• [TASK REQUIREMENTS]:
(1) In the Fedora-Solr integration text, which design pattern was used to remodel the application logic for XML handling in the new Solr architecture?
(2) Which classes does the Fedora-Solr integration text name as involved in the new integration? List them all.
(3) Can you turn the paragraph of the Fedora-Solr integration text that begins "For the JISC UX2 project" into a short bulleted list that keeps its main facts?
++++ DOCUMENT SECTION ++++
New Development and System Architecture Change

Apache Solr is being developed actively. It has evolved significantly since 2008. The Muradora plugin no longer work with the current version of Solr (1.4) due to system architecture changes. There are also new built-in facilities such as the Data Import Handler described in Part 1 and SolrCell which handles requests for extracting text from rich binary document. The following diagram depicts the architecture changes. 

The new version of Solr makes use of creational design patterns to decouple application logics in XML handling. In the new architecture, XmlUpdateRequestHandler no longer handle XML processing directly and implement the handleRequestBody() method, a mechanism upon which the Muradora plugin depends. Instead, the application logics have been remodelled using the Factory Method design pattern. This involves an abstract ContentStreamHandlerBase class which depends on a newLoader() (factory) method to spawn content handlers. The abstraction enables various forms of content handlers to be created, plugged-in and instantiated in a generic manner as the factory method defers instantiation to ContentStreamHandlerBase (concrete) subclasses. XmlUpdateRequestHandler is a subclass of ContentStreamHandlerBase as it implements newLoader(); the method calls a concrete XML handler - XMLLoader to process index updates according to the Solr XML update messages.

For the JISC UX2 project, I am testing the new features of Solr (SolrCell and DIH) and customsing the Blacklight UI in HTML5 using Haml/Sass. Blacklight provides an option to install a current version of Solr during its installation. UX2 also uncovered usability issues related to existing technological limitation of Solr, e.g. reversing the sort order of facet count. As a result, we need to keep abreast of the evolution of Solr and undertook new development for Fedora-Solr integration. The development is informed by the Muradora approach.

A straightforward approach to accomplish the new Fedora-Solr integration is by subclassing the XmlUpdateRequestHandler and XMLLoader, as shown below:

3 classes are involved in the new integration:

• FedoraXmlUpdateRequestHandler a concrete handler that implement the newLoader() factory method, pointing to an XML processor for Fedora content
• FedoraXMLLoader, the dedicated XML processor for Fedora content
• FedoraHelper.java, helper class for Fedora server interaction from the Muradora plugin. The modified class (cf. Muradora) does not contain the getDatastreamText() method (and hence the associated TransformerToText class) as the new integration now employs Solr's built-in rich binary document indexing facility as described below. Source Code

The simplest way to integrate the above classes in Solr is to make them part of the org.apache.solr.handler package, placing the files in the 'src/java/org/apache/solr/handler' directory of the Solr source base (see Part 1). Or you can package the classes in another package hierarchy and edit the Solr build file to include them in the classpath for compilation and other build targets.
++++ DATA ++++
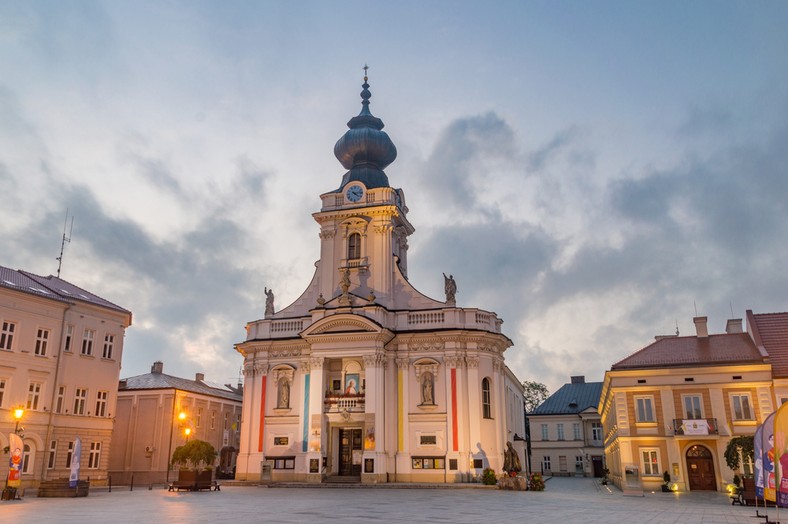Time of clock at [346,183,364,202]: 4:13
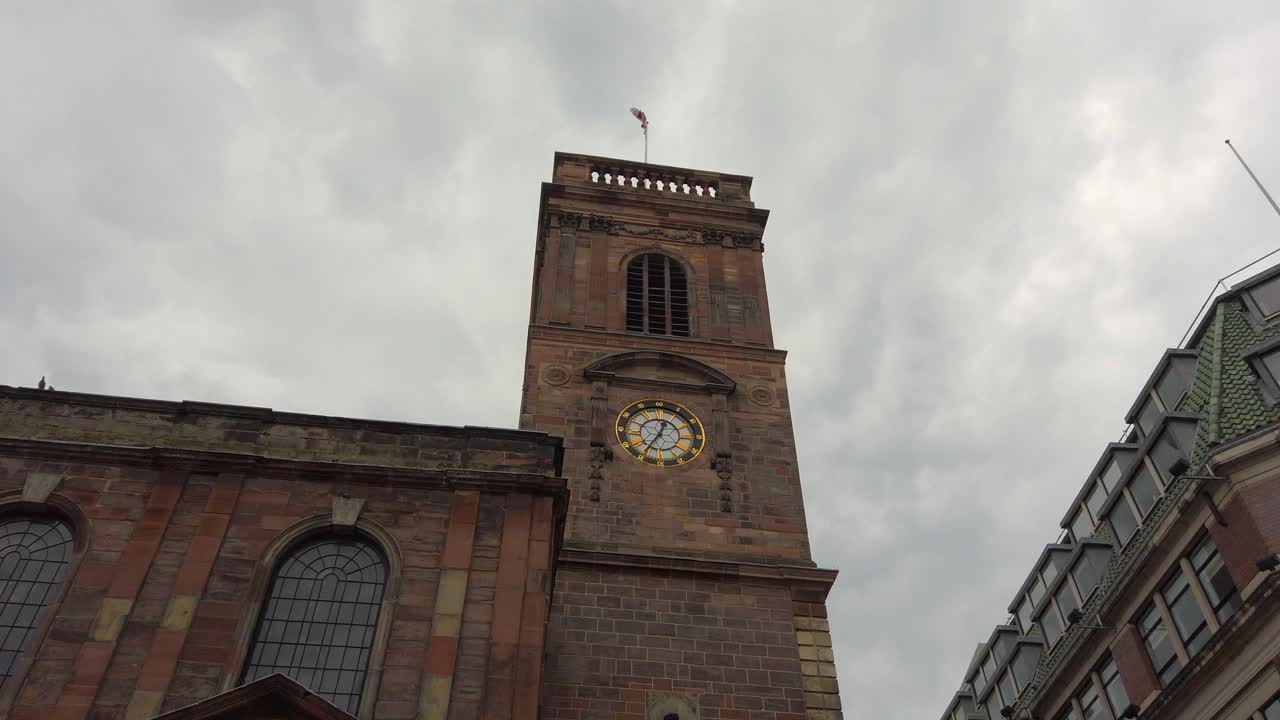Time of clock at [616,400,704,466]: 12:35
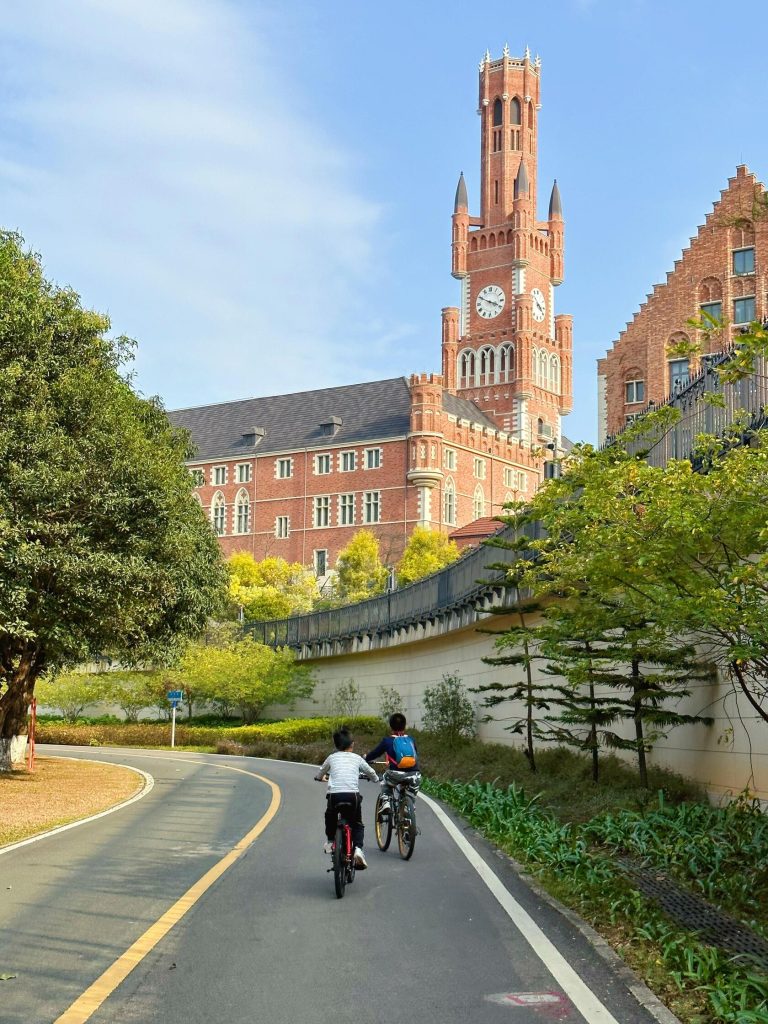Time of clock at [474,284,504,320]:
++++
• [EXERCISE SOLUTIONS]:
(1) The Factory Method design pattern.

(2)
- FedoraXmlUpdateRequestHandler
- FedoraXMLLoader
- FedoraHelper.java

(3)
- New Solr features (SolrCell and DIH) are being tested for the JISC UX2 project.
- The Blacklight UI is being customized in HTML5 using Haml/Sass.
- Blacklight offers the option of installing a current version of Solr during its installation.
- UX2 uncovered usability issues caused by existing technological limitations of Solr, such as reversing the sort order of facet count.
- As a result, the evolution of Solr must be tracked, and new Fedora-Solr integration work was undertaken.
- The new development is informed by the Muradora approach.